[TASK OBJECTIVE] Please restate word for word the lines of the entries below from the one with "Monoprinting avec les" to the one with "February 2017 Stitch Fix Review and Giveaway", inclusive, and leave out every picture.

[RECORDS PROVIDED Boundary: Start]

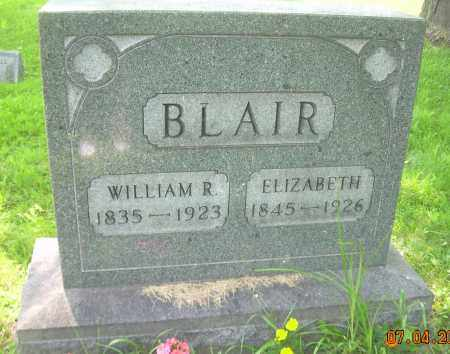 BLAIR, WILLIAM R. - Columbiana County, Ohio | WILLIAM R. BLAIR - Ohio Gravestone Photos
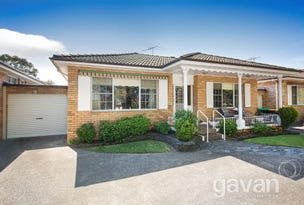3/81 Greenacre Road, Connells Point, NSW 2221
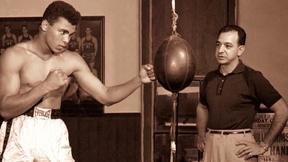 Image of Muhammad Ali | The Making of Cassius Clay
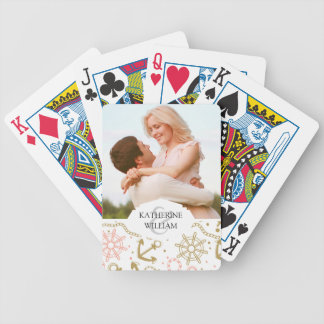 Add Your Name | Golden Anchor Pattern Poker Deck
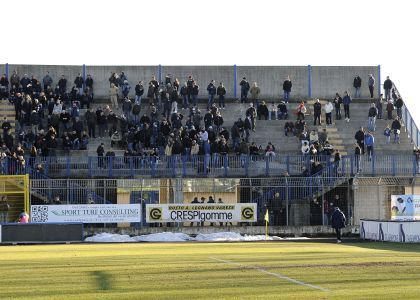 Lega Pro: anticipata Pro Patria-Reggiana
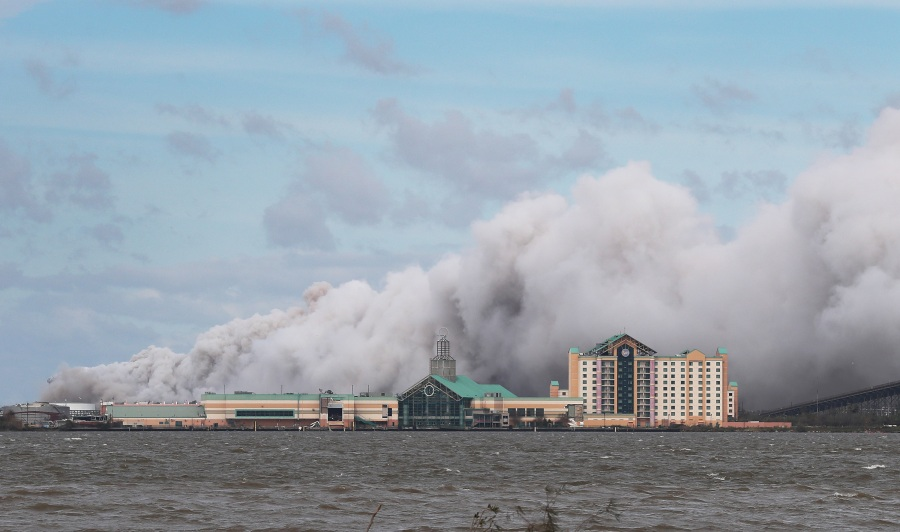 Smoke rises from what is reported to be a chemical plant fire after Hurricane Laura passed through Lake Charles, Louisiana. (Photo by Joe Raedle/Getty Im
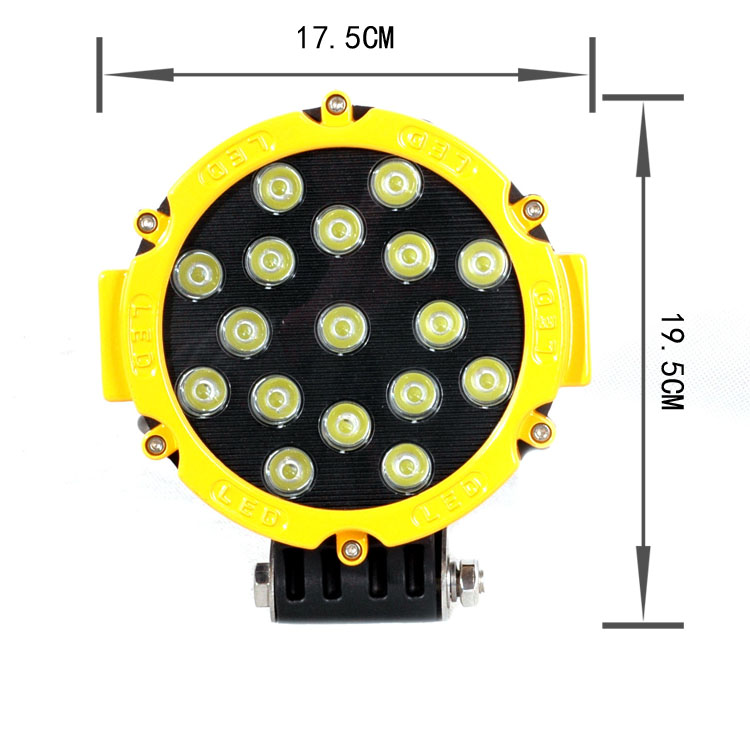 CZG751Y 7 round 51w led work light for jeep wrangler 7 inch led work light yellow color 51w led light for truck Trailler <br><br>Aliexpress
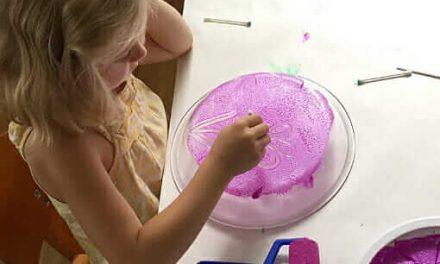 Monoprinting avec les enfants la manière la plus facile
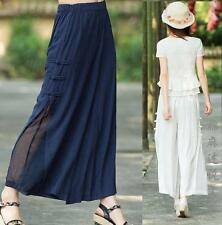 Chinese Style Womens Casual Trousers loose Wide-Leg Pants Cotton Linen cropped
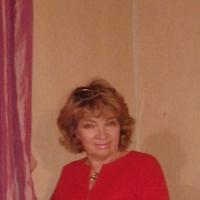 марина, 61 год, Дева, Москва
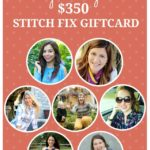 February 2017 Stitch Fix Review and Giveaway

[RECORDS PROVIDED Boundary: End]
[RECORDS PROVIDED Boundary: Start]

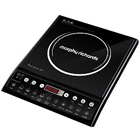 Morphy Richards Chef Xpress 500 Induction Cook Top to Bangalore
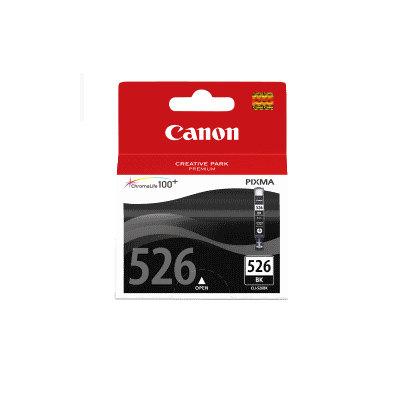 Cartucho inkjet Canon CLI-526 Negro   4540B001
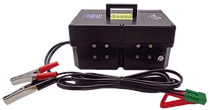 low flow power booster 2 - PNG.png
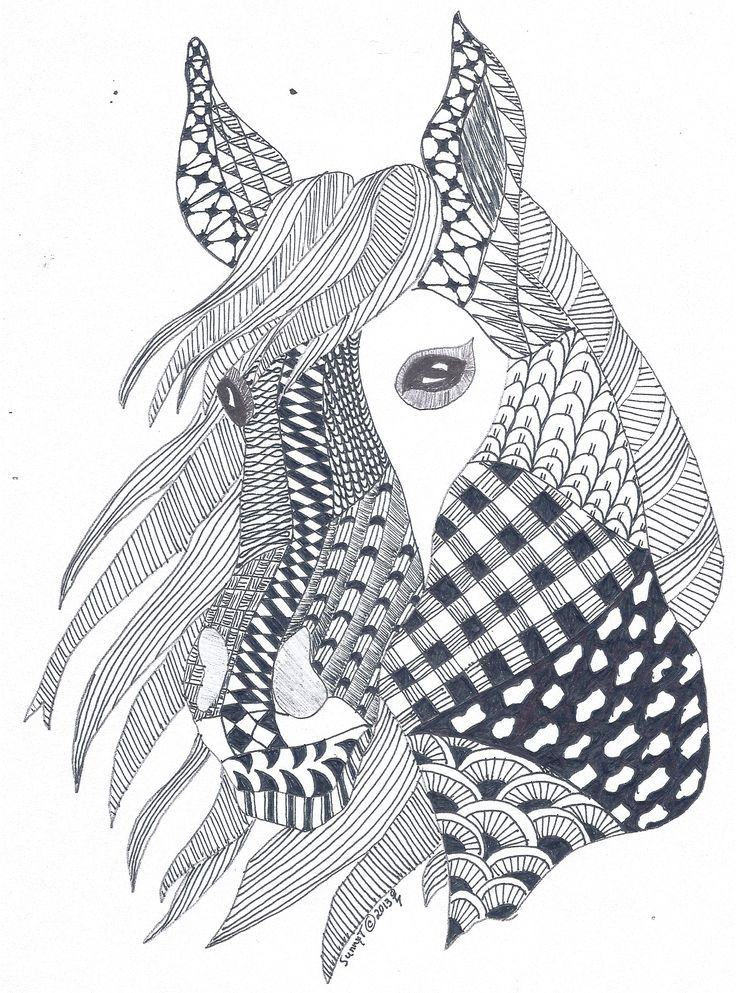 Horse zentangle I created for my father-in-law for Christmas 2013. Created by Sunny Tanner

[RECORDS PROVIDED Boundary: End]

[COMPLETED TASK]
 Monoprinting avec les enfants la manière la plus facile
 Chinese Style Womens Casual Trousers loose Wide-Leg Pants Cotton Linen cropped
 марина, 61 год, Дева, Москва
 February 2017 Stitch Fix Review and Giveaway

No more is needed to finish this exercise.